__Request 1__
Answer these questions using the Urbint map article:
(a) What tool inspired the design of the visualization platform?
(b) What is the last reporting year covered by the "New York City Energy and Water Performance Map"?
(c) Since what year have the energy consumption and greenhouse gas emission datasets for large buildings been publicly available?
__Request 2__
Please print the passage of the Urbint map article that starts at "Using this data, the" and ends at "high value assessments.".
__Request 3__
Write the next part of the Urbint map article, picking up after its final line.

__Article__
* * *

Urbint Interactive Map for Energy Consumption and Greenhouse Gas Emission of NYC

Contributors: Xin Xie and Kevin Han

Executive Summary

In this blog we present the Urbint Interactive Map for visualizing New York City energy consumption and greenhouse gas emission. The Urbint Interactive Map provides flexible controls for visualizing data in multiple ways so that one can quickly obtain various information regarding NYC energy efficiency.

This is a publicly available online tool through which we hope to increase public awareness of energy consumption issues, particularly in the building and design of new modern luxury condominiums.


Energy efficiency of buildings is a big concern not only for city residents, but for the builders, owners, and urban infrastructure planners as well. Urban operators are interested in reducing maintenance costs and making the infrastructure as resilient as possible. Urban residents might complain about energy inefficiency of their buildings when they get a huge bill in the winter for keeping their living space warm. Finally, the builders and owners of high-end condominiums and cooperatives might be criticized for making buildings more and more luxurious at the expense of “greenliness”.

To help address these growing concerns, NYC has issued a NYC Benchmarking Law, requiring owners of large buildings to annually measure their standardized energy and water usage. Consequently, since 2011, datasets of energy consumption and greenhouse gas emission of large buildings have been made publicly available by the NYC Mayor’s Office of Sustainability.

Using this data, the Mayor’s Office of Sustainability and New York University’s Center for Urban Science and Progress have made a comprehensive “New York City Energy and Water Performance Map”. However, it only extends to the reporting year of 2015.

Here we look at the updated 2016 energy consumption data, as well as the 2017 Department of Finance annual building value data. We particularly want to take a closer look at the energy consumption of condos and cooperatives with high value assessments.

Interactive Visualization Platform for Urban Data

We have developed a generic and interactive data visualization platform for urban data using Mapbox GL. Our design was inspired by the “Manhattan Population Explorer” made by Justin Fung. The interface of the NYC energy consumption visualization is shown below:

Figure 1. 2016 NYC energy consumption visualization (URL: https://urbint.github.io/visualization_nyc).

* * *

__Data section__
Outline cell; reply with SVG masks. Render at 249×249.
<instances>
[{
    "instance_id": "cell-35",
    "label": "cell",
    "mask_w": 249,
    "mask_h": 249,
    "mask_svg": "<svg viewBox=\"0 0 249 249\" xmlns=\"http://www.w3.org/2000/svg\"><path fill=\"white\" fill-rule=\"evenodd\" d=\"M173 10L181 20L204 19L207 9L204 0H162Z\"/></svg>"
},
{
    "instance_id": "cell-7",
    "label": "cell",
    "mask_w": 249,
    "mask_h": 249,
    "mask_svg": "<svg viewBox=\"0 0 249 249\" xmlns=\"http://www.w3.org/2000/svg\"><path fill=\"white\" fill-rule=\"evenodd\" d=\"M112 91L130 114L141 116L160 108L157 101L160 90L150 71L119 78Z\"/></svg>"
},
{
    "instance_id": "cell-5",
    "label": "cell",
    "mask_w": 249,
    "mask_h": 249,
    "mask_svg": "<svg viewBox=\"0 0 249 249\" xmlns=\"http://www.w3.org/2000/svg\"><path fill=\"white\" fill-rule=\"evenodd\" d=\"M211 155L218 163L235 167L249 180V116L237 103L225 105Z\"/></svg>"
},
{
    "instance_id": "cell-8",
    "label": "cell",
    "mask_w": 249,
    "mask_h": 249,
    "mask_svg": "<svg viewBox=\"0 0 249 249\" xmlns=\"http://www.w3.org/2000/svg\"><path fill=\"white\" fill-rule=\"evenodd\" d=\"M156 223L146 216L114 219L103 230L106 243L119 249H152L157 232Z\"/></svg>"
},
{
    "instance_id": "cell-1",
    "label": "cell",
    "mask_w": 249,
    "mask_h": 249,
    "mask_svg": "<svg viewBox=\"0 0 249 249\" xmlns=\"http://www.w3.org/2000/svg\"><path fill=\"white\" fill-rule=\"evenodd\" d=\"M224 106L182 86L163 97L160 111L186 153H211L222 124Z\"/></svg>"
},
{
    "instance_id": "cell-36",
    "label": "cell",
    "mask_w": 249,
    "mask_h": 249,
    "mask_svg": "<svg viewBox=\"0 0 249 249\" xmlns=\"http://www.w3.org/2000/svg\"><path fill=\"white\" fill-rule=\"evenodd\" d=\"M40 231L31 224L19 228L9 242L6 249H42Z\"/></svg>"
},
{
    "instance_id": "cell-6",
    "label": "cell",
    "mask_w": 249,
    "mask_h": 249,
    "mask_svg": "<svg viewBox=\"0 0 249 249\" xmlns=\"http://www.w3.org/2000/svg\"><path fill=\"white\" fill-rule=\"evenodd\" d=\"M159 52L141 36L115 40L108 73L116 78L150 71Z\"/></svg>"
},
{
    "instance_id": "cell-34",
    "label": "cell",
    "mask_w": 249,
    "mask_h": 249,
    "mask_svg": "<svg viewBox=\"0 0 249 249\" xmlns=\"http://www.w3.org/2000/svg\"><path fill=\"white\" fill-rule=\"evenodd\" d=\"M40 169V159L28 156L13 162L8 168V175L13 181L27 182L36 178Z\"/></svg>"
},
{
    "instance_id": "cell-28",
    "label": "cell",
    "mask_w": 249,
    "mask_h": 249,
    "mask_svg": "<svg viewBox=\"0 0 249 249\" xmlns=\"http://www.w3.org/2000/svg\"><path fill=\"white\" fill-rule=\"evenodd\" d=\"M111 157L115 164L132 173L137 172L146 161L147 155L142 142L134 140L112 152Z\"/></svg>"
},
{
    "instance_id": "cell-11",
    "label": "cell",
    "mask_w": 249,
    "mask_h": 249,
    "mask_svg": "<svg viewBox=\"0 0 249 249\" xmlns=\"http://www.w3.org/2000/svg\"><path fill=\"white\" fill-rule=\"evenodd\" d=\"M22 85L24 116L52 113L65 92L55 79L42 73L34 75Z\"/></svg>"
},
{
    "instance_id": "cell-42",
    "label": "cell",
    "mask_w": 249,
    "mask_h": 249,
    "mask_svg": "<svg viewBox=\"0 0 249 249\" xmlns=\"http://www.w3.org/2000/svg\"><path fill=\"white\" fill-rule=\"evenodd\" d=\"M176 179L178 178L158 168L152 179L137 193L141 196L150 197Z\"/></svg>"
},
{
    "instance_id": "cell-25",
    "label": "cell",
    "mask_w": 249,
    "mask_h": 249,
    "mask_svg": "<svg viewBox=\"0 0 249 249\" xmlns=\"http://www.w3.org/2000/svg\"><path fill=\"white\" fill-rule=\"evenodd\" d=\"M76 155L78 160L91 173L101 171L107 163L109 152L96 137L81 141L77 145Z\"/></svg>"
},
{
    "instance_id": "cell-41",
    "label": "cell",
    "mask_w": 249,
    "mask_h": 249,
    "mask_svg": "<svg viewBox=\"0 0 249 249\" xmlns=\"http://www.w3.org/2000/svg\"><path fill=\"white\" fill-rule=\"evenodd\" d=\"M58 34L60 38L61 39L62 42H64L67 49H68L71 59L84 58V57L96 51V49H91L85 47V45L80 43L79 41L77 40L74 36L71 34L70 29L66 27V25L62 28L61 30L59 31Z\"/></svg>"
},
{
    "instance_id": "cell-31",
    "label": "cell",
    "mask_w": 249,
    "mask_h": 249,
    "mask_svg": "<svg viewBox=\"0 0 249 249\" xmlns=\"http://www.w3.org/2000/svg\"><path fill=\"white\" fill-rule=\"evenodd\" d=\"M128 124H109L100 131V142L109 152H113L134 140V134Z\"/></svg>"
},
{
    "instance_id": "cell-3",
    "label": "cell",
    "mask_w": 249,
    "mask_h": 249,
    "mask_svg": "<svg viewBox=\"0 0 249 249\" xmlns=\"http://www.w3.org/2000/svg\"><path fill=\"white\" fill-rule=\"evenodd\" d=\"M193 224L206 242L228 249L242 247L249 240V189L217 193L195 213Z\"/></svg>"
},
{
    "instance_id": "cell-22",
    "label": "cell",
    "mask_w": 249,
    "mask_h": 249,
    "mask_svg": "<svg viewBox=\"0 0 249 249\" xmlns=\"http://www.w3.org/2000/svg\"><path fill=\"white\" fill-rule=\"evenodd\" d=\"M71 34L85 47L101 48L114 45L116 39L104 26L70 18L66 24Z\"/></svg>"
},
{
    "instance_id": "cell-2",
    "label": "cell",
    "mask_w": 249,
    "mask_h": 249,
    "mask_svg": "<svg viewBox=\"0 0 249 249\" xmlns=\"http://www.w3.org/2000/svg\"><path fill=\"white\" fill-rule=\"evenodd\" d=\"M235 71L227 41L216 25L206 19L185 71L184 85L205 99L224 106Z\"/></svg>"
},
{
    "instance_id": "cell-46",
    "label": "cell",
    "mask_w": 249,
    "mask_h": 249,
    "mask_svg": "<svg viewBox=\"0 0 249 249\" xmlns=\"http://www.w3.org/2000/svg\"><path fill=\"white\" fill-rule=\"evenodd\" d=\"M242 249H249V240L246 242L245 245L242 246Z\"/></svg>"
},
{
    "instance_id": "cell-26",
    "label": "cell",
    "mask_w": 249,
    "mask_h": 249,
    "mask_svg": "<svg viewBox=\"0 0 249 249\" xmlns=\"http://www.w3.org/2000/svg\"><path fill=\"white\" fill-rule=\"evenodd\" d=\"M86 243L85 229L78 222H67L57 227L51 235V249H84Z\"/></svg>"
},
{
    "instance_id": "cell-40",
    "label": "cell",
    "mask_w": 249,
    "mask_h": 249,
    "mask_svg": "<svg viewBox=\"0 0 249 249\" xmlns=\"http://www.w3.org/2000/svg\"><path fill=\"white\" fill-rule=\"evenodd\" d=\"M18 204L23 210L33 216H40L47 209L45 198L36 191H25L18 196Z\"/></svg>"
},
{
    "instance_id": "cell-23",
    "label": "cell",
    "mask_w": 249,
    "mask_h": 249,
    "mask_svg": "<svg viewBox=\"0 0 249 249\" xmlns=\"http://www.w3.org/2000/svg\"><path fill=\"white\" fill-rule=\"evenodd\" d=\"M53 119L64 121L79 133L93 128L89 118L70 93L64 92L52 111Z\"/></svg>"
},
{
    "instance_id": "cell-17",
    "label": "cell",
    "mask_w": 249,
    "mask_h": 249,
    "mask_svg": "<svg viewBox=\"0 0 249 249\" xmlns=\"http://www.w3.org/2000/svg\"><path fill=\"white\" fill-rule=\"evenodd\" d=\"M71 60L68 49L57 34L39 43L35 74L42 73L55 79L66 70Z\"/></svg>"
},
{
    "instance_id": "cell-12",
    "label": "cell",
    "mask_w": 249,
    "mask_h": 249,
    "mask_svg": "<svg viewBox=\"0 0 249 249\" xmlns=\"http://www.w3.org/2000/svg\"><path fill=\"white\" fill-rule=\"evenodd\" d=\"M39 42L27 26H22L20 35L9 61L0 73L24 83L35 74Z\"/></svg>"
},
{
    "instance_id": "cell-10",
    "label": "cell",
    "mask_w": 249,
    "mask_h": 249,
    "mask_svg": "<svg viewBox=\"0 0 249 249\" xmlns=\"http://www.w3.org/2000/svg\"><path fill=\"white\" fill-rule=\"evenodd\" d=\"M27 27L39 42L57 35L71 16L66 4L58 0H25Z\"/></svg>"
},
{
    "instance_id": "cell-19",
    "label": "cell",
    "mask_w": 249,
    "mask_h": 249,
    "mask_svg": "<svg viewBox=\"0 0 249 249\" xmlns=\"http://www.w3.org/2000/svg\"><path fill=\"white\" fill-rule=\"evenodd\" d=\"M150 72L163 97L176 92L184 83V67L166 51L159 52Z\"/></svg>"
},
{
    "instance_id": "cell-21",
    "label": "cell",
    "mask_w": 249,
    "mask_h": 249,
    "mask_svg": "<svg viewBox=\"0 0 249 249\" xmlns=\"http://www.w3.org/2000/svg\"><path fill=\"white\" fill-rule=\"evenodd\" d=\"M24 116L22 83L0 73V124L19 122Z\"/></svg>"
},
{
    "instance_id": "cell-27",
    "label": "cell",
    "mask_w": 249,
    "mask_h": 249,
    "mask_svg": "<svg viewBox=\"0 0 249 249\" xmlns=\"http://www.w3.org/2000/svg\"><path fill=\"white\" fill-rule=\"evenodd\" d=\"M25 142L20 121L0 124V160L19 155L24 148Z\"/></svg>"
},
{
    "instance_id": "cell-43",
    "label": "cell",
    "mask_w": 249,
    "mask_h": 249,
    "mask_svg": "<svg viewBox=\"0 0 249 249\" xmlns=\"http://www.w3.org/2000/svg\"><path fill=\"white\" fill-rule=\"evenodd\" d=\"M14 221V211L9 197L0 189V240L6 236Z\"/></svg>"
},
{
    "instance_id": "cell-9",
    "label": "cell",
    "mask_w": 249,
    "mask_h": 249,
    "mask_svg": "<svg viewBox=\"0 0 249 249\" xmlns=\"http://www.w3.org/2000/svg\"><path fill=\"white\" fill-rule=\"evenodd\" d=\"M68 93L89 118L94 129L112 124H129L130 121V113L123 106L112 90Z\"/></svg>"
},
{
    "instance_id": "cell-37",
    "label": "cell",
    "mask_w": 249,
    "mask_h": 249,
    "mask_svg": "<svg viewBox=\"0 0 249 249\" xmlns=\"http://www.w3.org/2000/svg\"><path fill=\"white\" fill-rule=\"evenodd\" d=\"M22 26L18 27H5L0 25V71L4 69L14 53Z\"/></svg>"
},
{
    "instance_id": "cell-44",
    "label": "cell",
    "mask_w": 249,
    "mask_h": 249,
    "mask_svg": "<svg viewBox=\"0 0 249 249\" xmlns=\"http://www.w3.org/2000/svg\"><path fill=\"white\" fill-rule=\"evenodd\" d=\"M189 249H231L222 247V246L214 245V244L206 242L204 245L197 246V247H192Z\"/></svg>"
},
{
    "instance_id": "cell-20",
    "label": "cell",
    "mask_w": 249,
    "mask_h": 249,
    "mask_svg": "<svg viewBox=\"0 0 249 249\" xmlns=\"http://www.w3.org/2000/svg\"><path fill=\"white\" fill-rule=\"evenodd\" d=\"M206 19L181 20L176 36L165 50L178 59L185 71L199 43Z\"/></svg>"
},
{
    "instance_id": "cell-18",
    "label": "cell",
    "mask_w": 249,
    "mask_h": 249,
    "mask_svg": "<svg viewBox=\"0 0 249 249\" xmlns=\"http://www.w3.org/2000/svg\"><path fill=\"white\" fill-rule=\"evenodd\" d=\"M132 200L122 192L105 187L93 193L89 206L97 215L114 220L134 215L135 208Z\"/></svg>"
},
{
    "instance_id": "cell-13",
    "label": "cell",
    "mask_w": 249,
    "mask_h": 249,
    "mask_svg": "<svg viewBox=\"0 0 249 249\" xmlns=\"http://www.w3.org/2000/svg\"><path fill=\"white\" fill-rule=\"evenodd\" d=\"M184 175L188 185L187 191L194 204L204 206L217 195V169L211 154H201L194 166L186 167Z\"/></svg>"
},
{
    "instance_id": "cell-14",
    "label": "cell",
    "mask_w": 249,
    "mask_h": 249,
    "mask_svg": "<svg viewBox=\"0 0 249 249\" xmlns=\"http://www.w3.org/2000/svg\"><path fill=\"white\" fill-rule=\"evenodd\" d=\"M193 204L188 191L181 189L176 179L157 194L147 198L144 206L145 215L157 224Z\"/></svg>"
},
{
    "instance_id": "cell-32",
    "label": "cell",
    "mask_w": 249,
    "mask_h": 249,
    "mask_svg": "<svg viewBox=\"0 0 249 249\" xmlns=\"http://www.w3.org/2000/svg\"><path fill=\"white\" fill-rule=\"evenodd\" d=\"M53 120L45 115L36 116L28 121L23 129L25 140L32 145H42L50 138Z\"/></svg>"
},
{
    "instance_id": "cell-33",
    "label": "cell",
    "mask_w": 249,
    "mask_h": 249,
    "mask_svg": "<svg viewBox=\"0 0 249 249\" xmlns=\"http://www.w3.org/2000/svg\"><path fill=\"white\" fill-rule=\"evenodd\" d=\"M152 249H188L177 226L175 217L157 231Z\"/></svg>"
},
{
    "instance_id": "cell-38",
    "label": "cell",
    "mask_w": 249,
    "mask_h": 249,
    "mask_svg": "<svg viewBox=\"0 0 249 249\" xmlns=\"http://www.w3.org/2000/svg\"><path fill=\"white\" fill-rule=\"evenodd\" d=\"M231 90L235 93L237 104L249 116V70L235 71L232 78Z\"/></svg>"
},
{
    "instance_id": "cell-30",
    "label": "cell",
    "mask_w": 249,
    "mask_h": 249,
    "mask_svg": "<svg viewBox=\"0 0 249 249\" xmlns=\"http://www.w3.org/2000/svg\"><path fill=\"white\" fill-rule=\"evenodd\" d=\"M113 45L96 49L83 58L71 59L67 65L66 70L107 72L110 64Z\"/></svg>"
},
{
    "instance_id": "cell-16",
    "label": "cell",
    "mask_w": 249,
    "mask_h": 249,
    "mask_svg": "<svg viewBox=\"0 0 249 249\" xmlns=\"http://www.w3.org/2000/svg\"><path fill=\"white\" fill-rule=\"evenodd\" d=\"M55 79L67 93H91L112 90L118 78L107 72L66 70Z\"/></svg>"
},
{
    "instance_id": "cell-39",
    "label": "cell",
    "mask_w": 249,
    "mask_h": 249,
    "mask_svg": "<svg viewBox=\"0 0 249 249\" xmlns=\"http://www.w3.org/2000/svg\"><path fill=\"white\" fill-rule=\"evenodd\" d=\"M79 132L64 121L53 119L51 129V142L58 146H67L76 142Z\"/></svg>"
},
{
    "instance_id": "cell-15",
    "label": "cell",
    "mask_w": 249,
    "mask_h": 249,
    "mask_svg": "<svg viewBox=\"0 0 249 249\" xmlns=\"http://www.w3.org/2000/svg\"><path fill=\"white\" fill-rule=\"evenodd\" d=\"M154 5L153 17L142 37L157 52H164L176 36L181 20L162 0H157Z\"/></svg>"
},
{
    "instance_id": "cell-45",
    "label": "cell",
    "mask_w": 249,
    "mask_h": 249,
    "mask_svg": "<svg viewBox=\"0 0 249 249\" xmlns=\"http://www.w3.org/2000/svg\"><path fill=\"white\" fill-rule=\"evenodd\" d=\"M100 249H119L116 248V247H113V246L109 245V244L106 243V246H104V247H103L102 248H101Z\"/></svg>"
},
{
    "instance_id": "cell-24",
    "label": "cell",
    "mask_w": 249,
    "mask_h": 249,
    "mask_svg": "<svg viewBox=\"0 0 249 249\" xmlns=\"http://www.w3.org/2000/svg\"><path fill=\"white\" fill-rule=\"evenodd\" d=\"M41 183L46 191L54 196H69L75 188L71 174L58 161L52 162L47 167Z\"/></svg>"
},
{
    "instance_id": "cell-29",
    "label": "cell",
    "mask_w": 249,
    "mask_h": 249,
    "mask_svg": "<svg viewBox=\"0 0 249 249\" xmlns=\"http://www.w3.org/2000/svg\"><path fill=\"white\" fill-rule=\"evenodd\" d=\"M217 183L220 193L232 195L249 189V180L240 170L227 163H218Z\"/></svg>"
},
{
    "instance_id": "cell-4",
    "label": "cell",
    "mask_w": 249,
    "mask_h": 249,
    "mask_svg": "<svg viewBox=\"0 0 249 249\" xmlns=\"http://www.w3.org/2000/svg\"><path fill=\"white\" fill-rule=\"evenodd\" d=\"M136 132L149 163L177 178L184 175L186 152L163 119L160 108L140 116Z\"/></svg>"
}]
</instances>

* * *

__Reply 1__
(a) The "Manhattan Population Explorer" made by Justin Fung
(b) 2015
(c) 2011

__Reply 2__
Using this data, the Mayor’s Office of Sustainability and New York University’s Center for Urban Science and Progress have made a comprehensive “New York City Energy and Water Performance Map”. However, it only extends to the reporting year of 2015.

Here we look at the updated 2016 energy consumption data, as well as the 2017 Department of Finance annual building value data. We particularly want to take a closer look at the energy consumption of condos and cooperatives with high value assessments.

__Reply 3__
The interactive visualization can be controlled in three ways:

1) Control panel that can be seen in the the upper-left corner in the above figure. Its options include building type, building built year, borough location, and data source for display. Three data sources are provided for display: weather normalized source energy use intensity (EUI), EUI change from previous year, and the total GH gas emission.

2) Zoom and viewing angle control for intuitive zooming and 3D rotation control using a keyboard and mouse. The 3D rotation can be controlled by holding control/command key and click-dragging your mouse.

3) Pop-up tips of a building can be displayed by clicking on the base area of the 3D bar of the corresponding building as shown below:

Data Visualization and Analysis

The weather normalized source EUI (Energy Use Intensity) value for each building is shown as a 3D bar, where the height represents the EUI value. For easy visualization, the EUI value is also color coded — red is for high values and green is for low values. Total black means the value is zero.

A few observations can be made by playing around with the visualization tool:

Condominium consume more energy. Energy consumption for six combinations of building types and built years in Manhattan are shown in the following figure:

Figure 2. Comparison of weather normalized EUIs of pre-war, post-war, and modern condos and cooperatives in Manhattan.

One clear trend that can be seen in Figure 2 is that the condominium buildings consume more energy than cooperative buildings as they display a higher percentage of red bars. This is particularly true for modern condos. A similar trend is also observed for the other 4 boroughs.

Figure 3. Weather normalized EUIs of all buildings in Brooklyn (BK), Queens (QN), the Bronx (BX) and Staten Island (SI).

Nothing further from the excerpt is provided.